Лори с Брайаном уже сели на свои велосипеды и колесили по двору, а я не могла оторвать глаз от своего. Он был ярко-фиолетового цвета и с белым сиденьем, корзинкой из металлической проволоки на багажнике, никелированным рулем, развернутым, словно рога, с белыми пластиковыми ручками, с которых свешивалась бахрома фиолетового и серебряного цвета.
«Нравится?» – лаконично спросил меня папа.
Я утвердительно кивнула.
«Горный Козленок, знаешь, я по сей день не могу простить себе то, что не разрешил тебе взять с собой коллекцию камней из Бэттл Маунтин, – заметил папа. – Понимаешь, мы тогда никак не могли обременять себя лишним багажом».
«Понимаю, – ответила я. – К тому же это была не одна вещь, а несколько».
«Не уверен, – сказал папа. – Все в этой вселенной можно, черт возьми, разбить на отдельные частицы, на атомы, на протоны, так что чисто теоретически ты была права. Коллекцию вещей необходимо рассматривать как одну вещь. Но, увы, теория и практика различаются».
Мы начали кататься на велосипедах. Иногда мы прищепкой прикрепляли к вилке колеса пластинку, которая издавала звук при соприкосновении со спицами на повороте. Лори теперь хорошо видела и была нашим навигатором. Она взяла на бензозаправке карту города и прокладывала маршруты. Мы ездили к отелю Westward Ho, катались по Центральной авеню, вдоль которой индианки с квадратными лицами продавали мокасины и ожерелья из бисера, разложенные на ярких накидках прямо на тротуаре. Мы ездили в Wollworth’s, который был больше всех магазинов Бэттл Маунтин, вместе взятых, и играли в проходах в классики до тех пор, пока менеджер не приказывал нам уходить. Мы брали старые теннисные ракетки бабушки Смит и ездили на корты в городской университет, где играли в теннис старыми лысыми мячами, оставленными за ненадобностью игроками. Мы ездили в центральную городскую библиотеку, и здешние сотрудники начали нас узнавать, потому что мы бывали там очень часто. Библиотекари помогали нам выбирать книги и предлагали те, которые, по их мнению, нам должны понравиться. Положив книги в корзинки на багажнике, мы ехали домой посередине тротуара, словно владели всем городом.

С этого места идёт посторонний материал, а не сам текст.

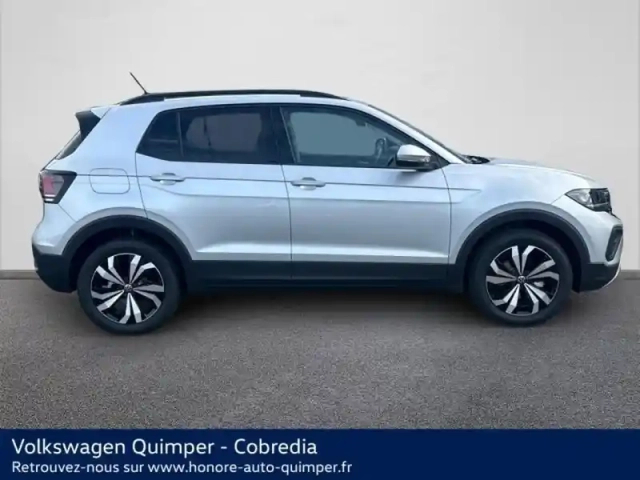 Volkswagen T-Cross 1.0 tsi 116ch vw edition — photo 22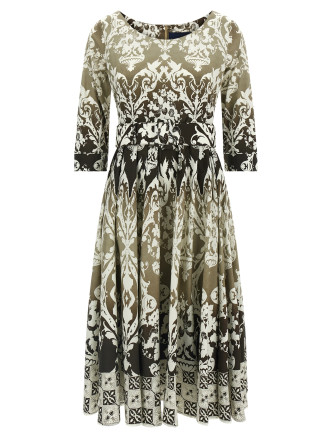 Миди SAMANTHA SUNG 'Abelia'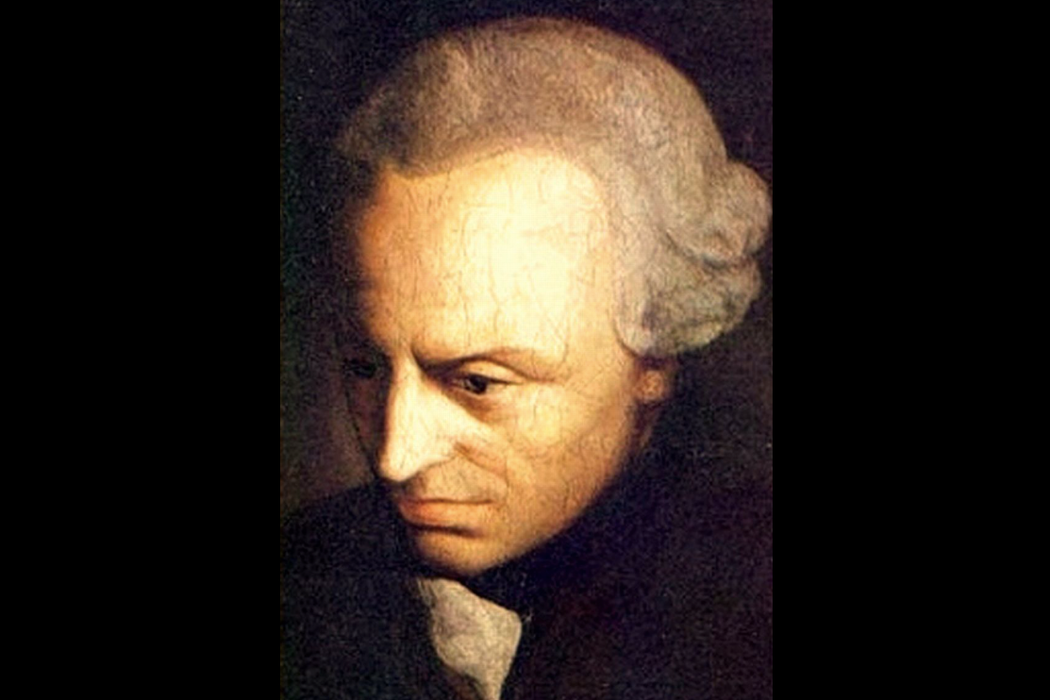 「I Kant even.」若不知道康德曾經嚴肅地要靠意志來治療咳嗽（也就是命令...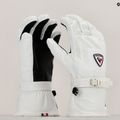 Women's ski glove Rossignol Romy Impr G white 8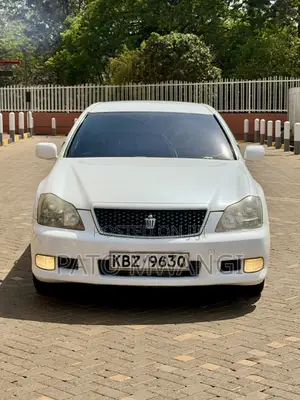 Toyota Crown 2007 Pearl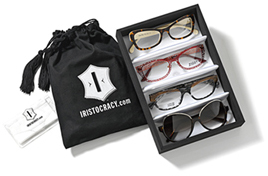 Iristocracy Try-On Kit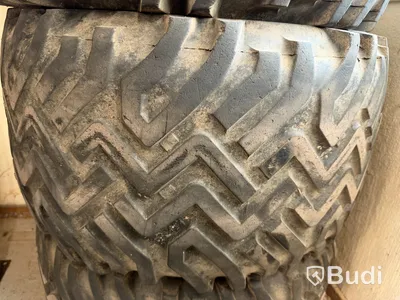 4 maskindäck Continental All Ground, 425/55 R17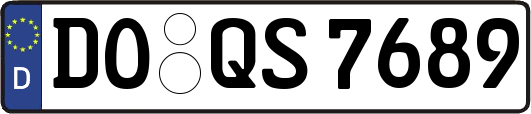DO-QS7689
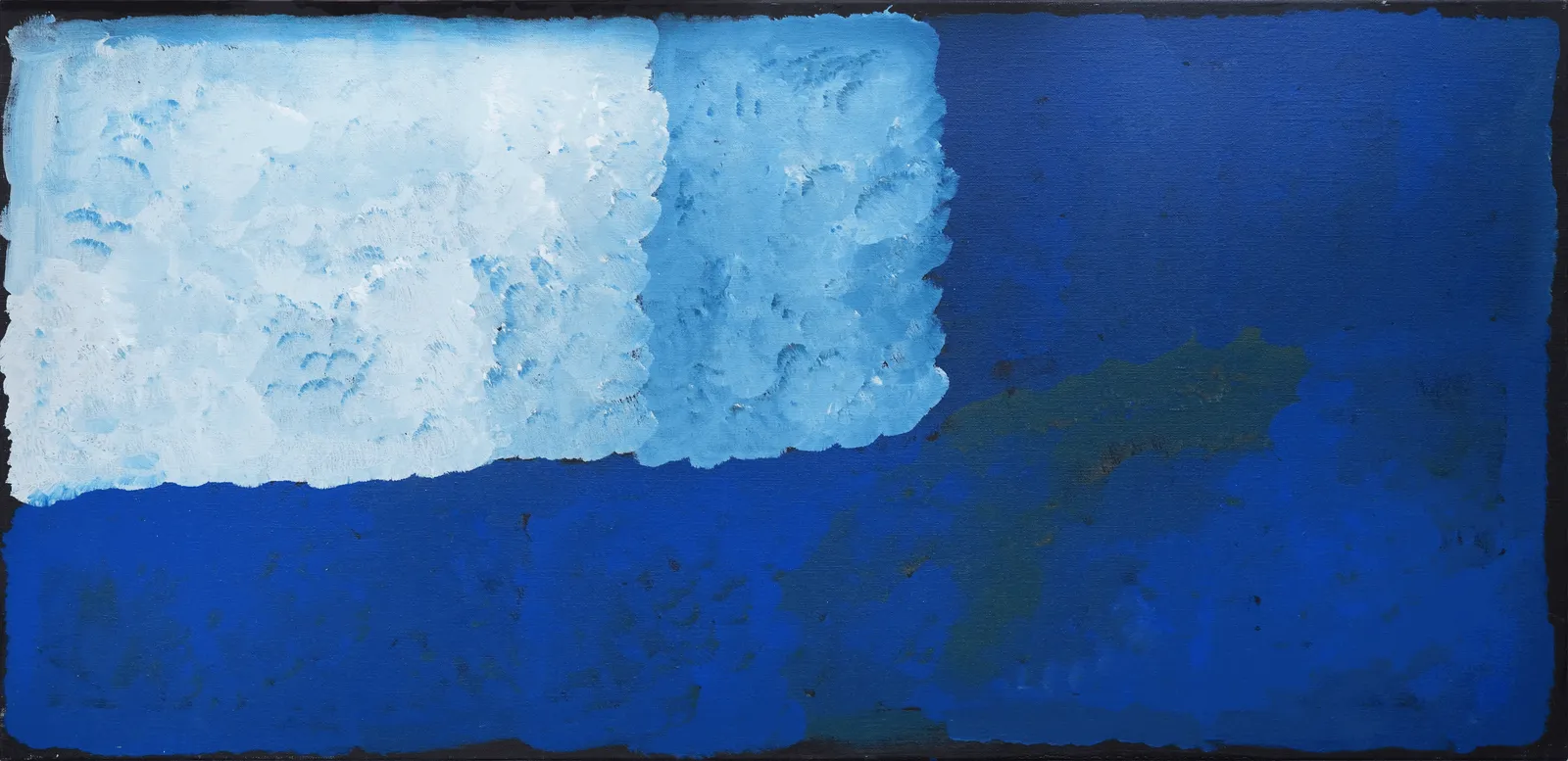 My Country, 2005 by Kudditji Kngwarreye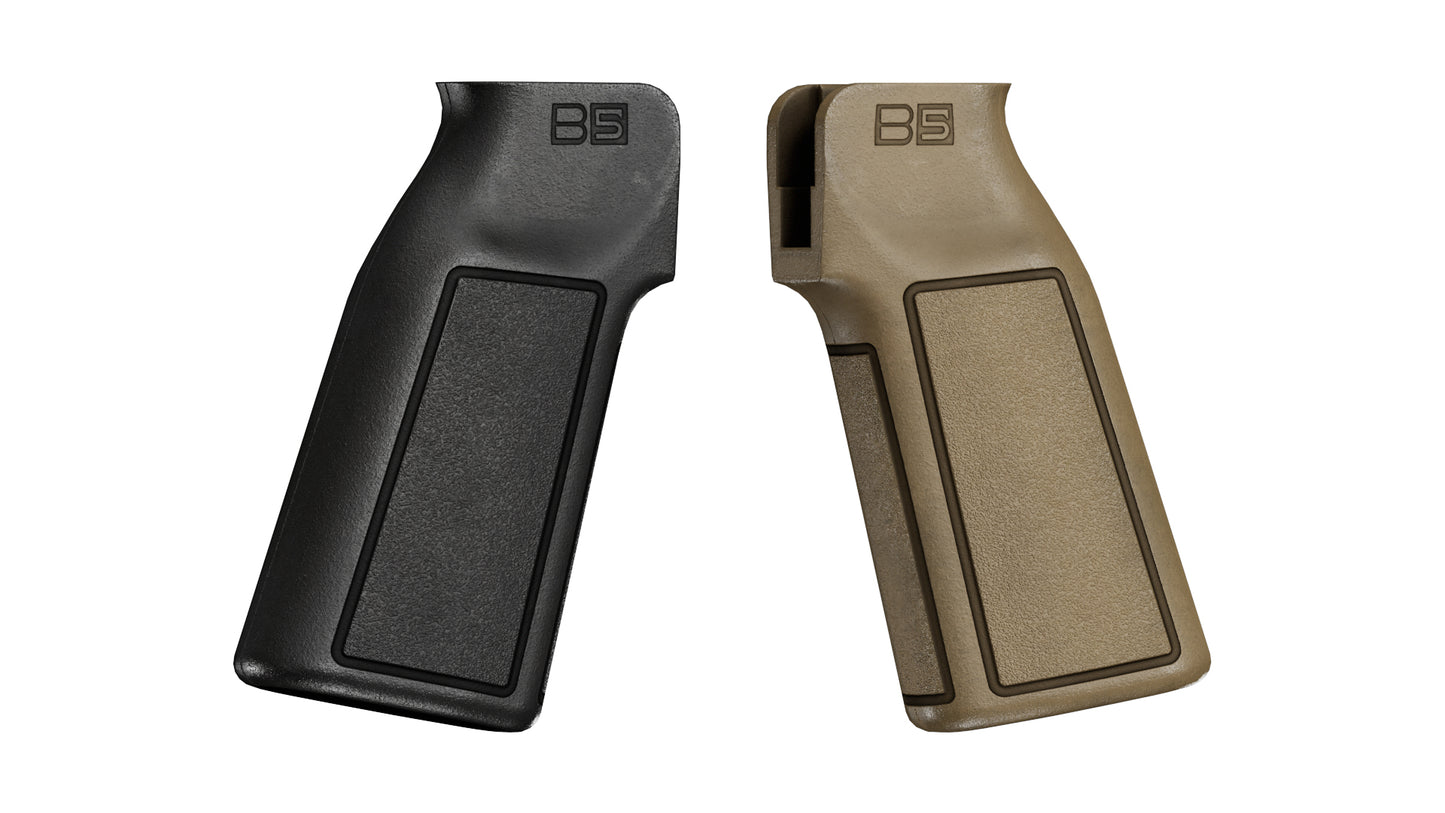B5 SYSTEMS P-GRIP 22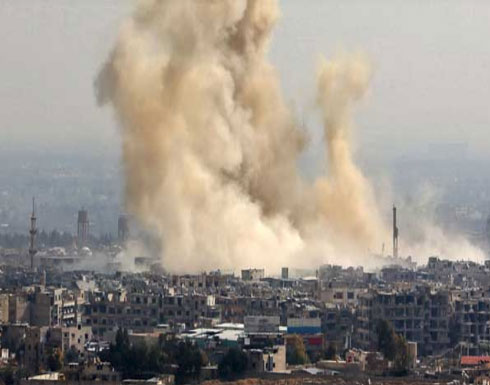 تصويت محتمل الخميس في مجلس الأمن حول وقف لإطلاق النار في سوريا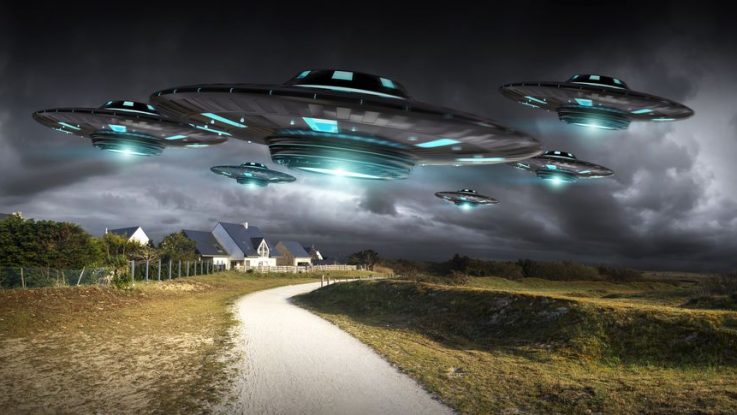 Turecká univerzita připravuje studenty na setkání s UFO
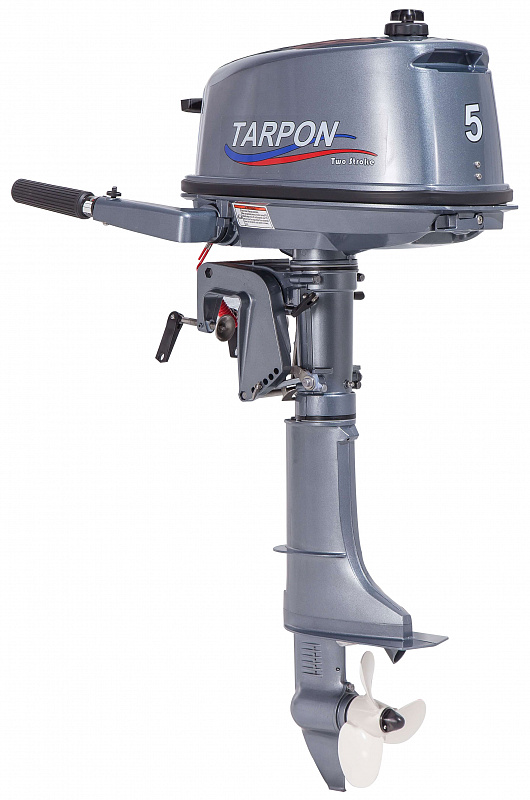Лодочный мотор SEA-PRO T 5S TARPON в Октябрьском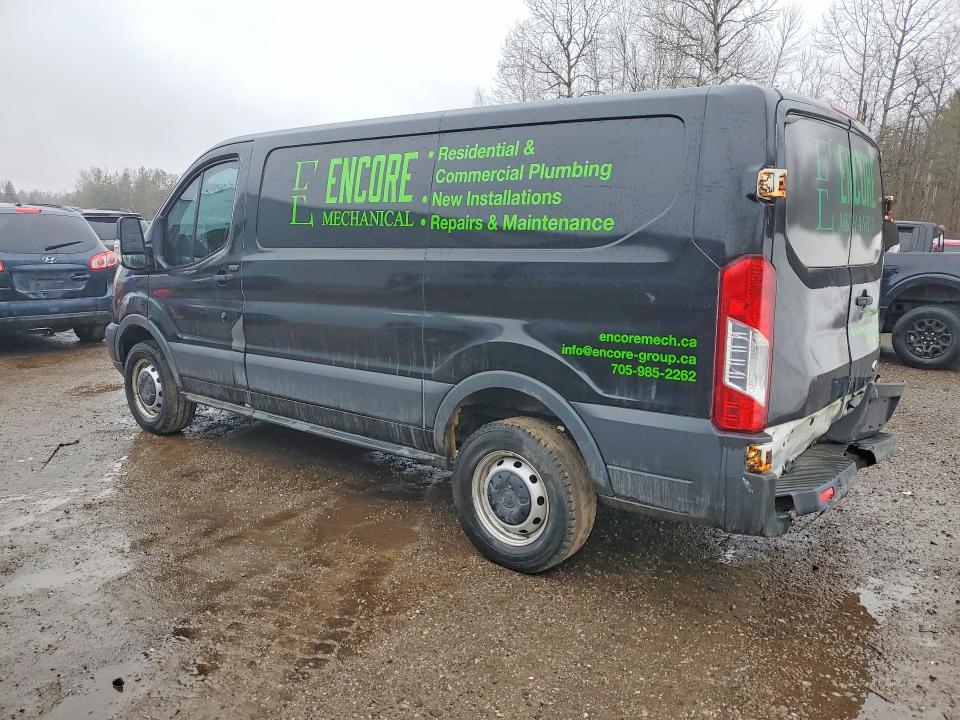 Aukcja sprzedaży 2017 Ford Transit, vin: 1FTYR1ZG2HKA92937, numer aukcji: 45604466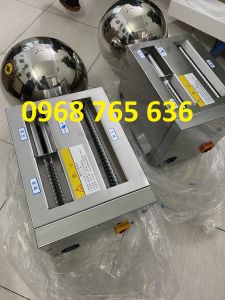 Máy vo viên hoàn Máy làm trân châu khoai dẻo viên nghệ mật ong ST106 size 10mm - INOX LOẠI 1 - chạy điện gia đình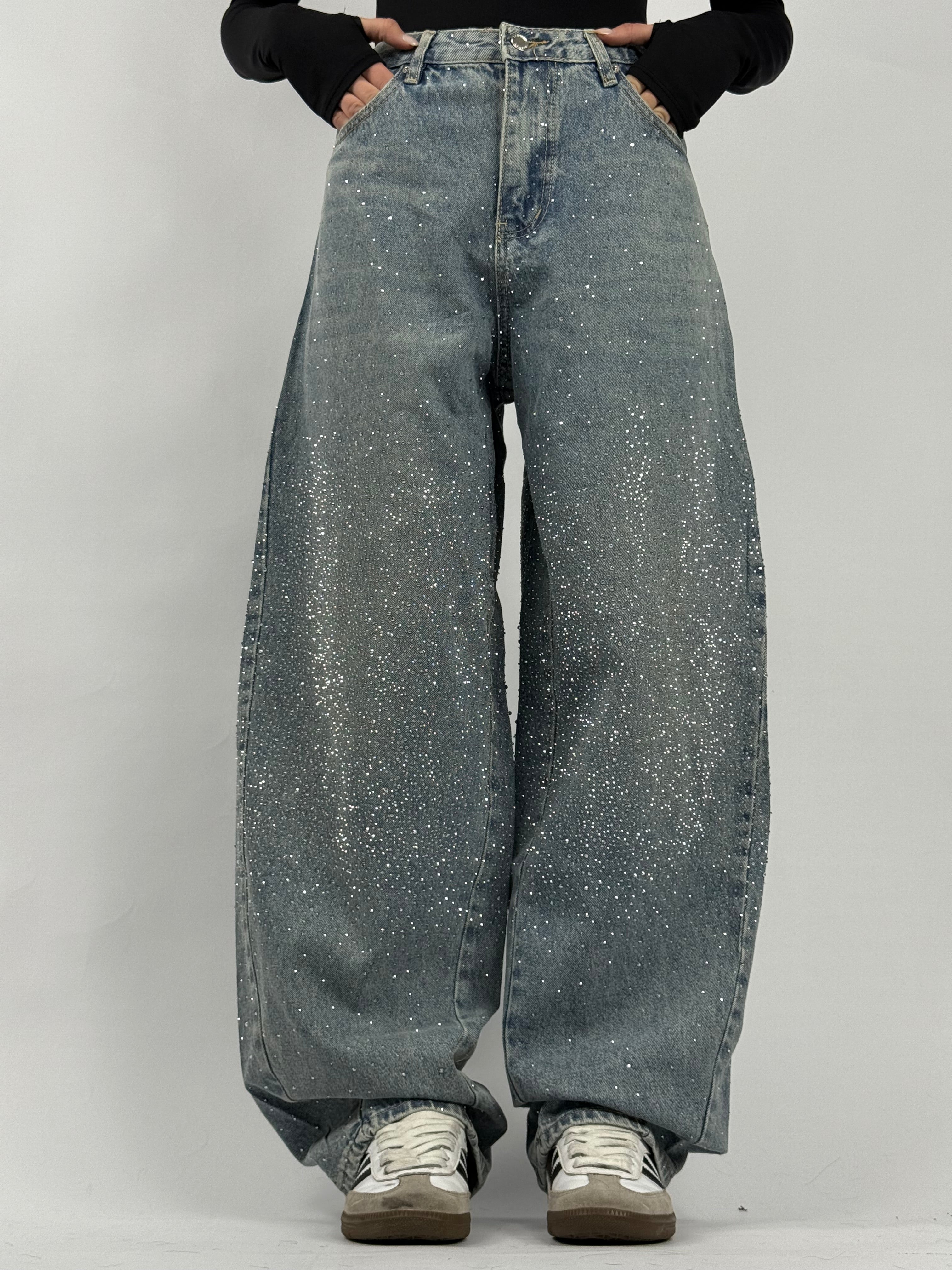 Jeans balloon Diamond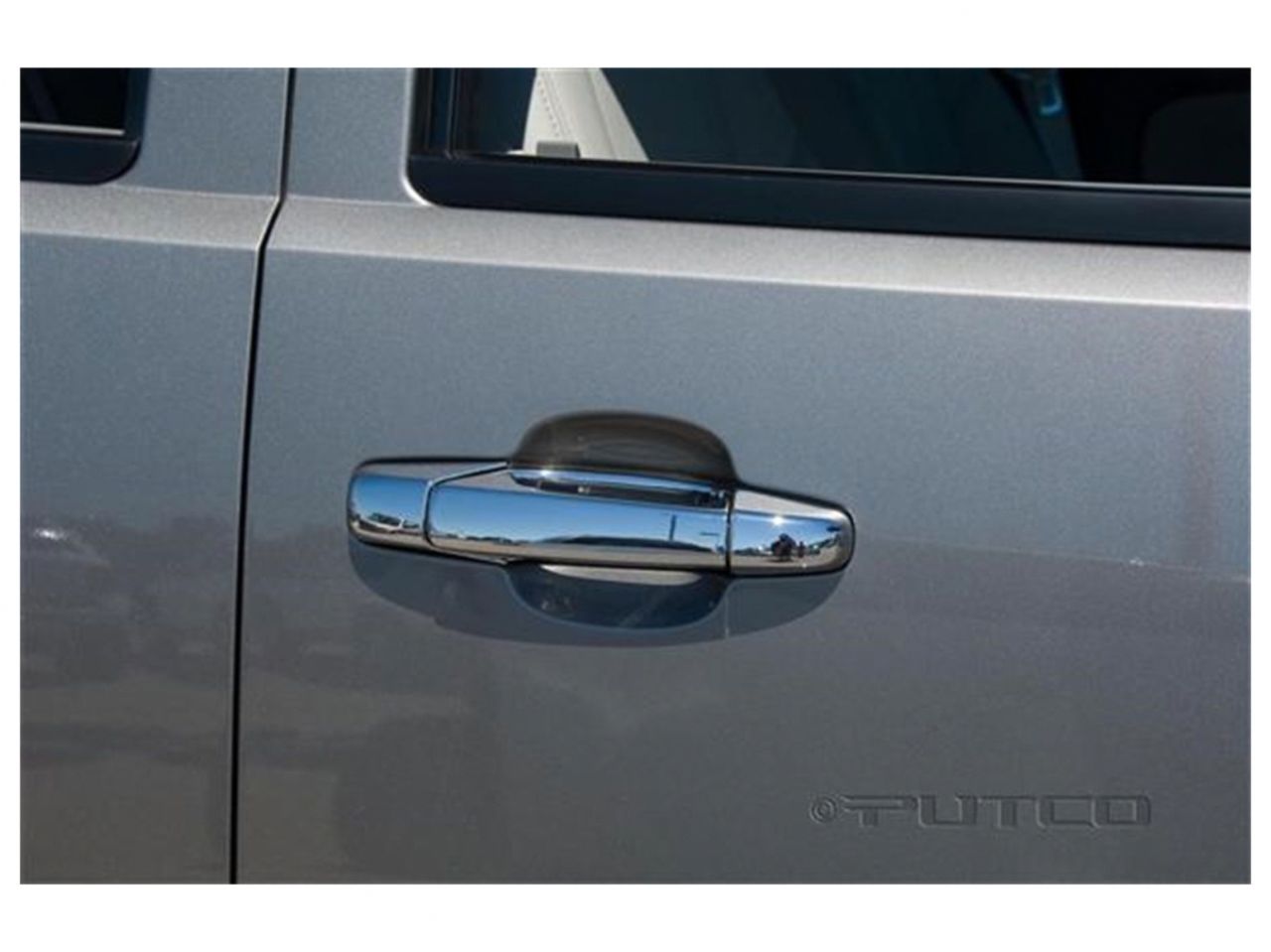 Putco 2007-2014, Cadillac Escalade (4 Door) (W/O Passenger  Keyhole) -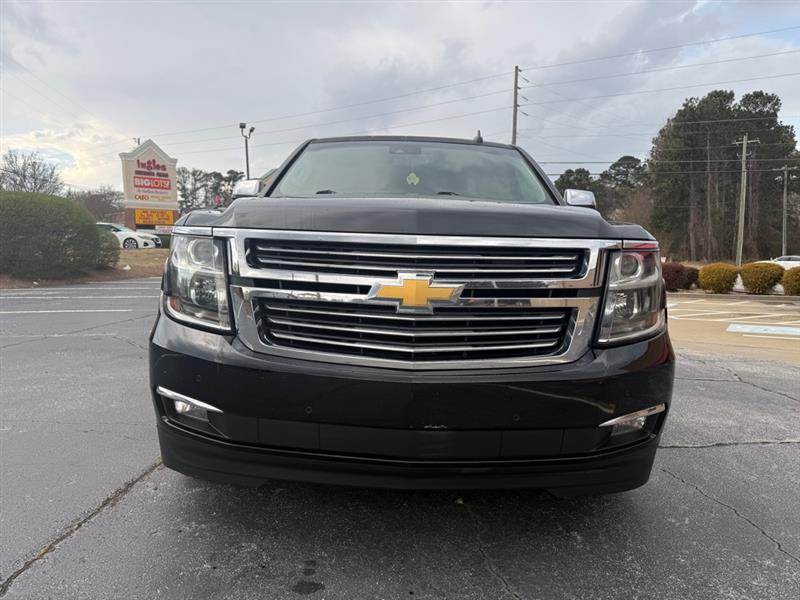 Chevrolet Tahoe LTZ 2WD 2016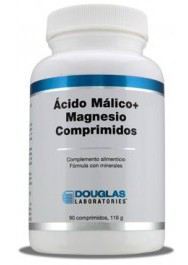 Malic acid + magnesium 90 tablets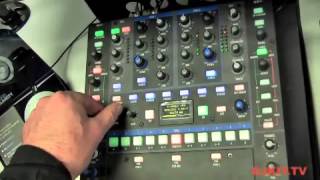 DJKIT.TV quick look at the Rane Sixty-One and Sixty-Two Mixers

В доме был большой проигрыватель пластинок, который менял пластинки автоматически. Когда одна пластинка заканчивалась, на вертушку падала новая пластинка, и музыка звучала снова. Мама с папой обожали музыку, особенно ритмичную и динамичную – ту, под которую хочется танцевать или, по крайней мере, кивать в такт головой или отбивать ритм ногой. Мама постоянно покупала на барахолках и в магазинах уцененных товаров пластинки с польками, церковной музыкой, исполняемой хорами черных, немецкими маршами, итальянскими операми и ковбойскими песнями. Мама купила несколько пар ношеных туфель на высоких каблуках, которые она называла своей обувью для танцев. Она надевала туфли на высоких каблуках, включала проигрыватель и делала звук погромче. Если папа был дома, он танцевал вместе с ней, а если его не было, она танцевала одна под звуки вальса, джаза или техасского тустепа. В доме гремел голос Марио Ланцы, звуки туб или печальные ковбойские песни наподобие The streets of Laredo.
Родители купили стиральную машину и поставили ее на веранду. Это было устройство в виде небольшого эмалированного корыта на маленьких ножках, которое наполняли водой из шланга. После включения машины она начинала подпрыгивать и трястись на цементном полу. Это была простейшая стиральная машина без малейшей автоматики, поэтому приходилось ждать, пока вода станет грязной, после чего для удаления воды пропустить белье между двумя крутящимися от работы мотора валиками. Выжатая вода стекала на лужайку, отчего трава на ней росла еще гуще.